Mais ces iconoclastes farouches sont en petit nombre, et c’est tout au plus si leurs récriminations violentes et leurs projets de réforme ortografik’ obtiennent de temps à autre un succès de gaieté[1] La masse n’est pas avec eux ; elle subit sans murmurer les lois qui lui sont imposées, et ne songe même pas à demander qu’on en abroge quelques-unes. On a dit à nos contemporains que le fait de mettre ou de ne mettre pas l’orthographe distinguait seul, en ce siècle d’égalité, le bourgeois du palefrenier endimanché, la maîtresse de maison de la cuisinière en toilette ; ils ont donc appris l’orthographe, et ils la font apprendre à leurs enfants, d’autant plus que les jurys d’examens, à tous les degrés de la hiérarchie, se montrent intraitables sur cette question.
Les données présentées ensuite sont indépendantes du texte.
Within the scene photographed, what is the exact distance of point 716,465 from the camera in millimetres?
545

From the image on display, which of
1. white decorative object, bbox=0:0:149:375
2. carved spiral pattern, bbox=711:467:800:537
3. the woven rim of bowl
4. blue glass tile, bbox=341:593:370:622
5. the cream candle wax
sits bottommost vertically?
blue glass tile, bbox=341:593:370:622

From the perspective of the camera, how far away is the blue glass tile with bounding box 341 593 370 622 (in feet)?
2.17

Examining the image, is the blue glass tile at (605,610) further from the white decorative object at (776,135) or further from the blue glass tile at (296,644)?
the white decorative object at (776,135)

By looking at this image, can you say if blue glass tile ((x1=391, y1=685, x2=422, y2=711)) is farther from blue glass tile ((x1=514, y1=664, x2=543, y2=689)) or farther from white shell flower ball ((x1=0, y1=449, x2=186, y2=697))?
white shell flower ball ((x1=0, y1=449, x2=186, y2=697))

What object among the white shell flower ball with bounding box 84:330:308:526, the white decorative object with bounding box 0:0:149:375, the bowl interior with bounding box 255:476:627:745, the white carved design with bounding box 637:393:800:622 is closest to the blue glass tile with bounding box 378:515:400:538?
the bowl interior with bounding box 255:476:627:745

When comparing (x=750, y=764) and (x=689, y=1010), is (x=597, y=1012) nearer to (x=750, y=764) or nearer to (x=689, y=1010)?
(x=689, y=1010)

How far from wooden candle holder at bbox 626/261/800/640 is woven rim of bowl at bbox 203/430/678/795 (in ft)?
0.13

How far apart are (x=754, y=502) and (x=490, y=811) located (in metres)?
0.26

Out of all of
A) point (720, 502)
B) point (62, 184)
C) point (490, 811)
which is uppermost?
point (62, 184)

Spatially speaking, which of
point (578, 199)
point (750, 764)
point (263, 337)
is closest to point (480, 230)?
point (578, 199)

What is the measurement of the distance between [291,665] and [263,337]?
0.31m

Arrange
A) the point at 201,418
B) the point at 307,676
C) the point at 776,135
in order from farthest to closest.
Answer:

Mais parmi les modérés eux-mêmes, il est des hommes qui déplorent en secret un tel état de choses. Il leur paraît infiniment regrettable de perdre sept ou huit ans pour obtenir un résultat si mince, pour

  1. En 1827, un d’entre eux fit imprimer une brochure dont on rendit compte en ces termes : « M. N… publie le livre suivant : Apel o Fransé, réforme ortografique. Il ne doute point du sugsè, il prétend avoir pour lui un proféseur de rétorique, un qolonel et le directeur de la Revu ansiclopédique. » Ce réformateur compta, dit-on, jusqu’à 33 000 adhérents ; mais sa réforme, qui remonte à soixante ans, vécut tout juste ce que vivent les roses.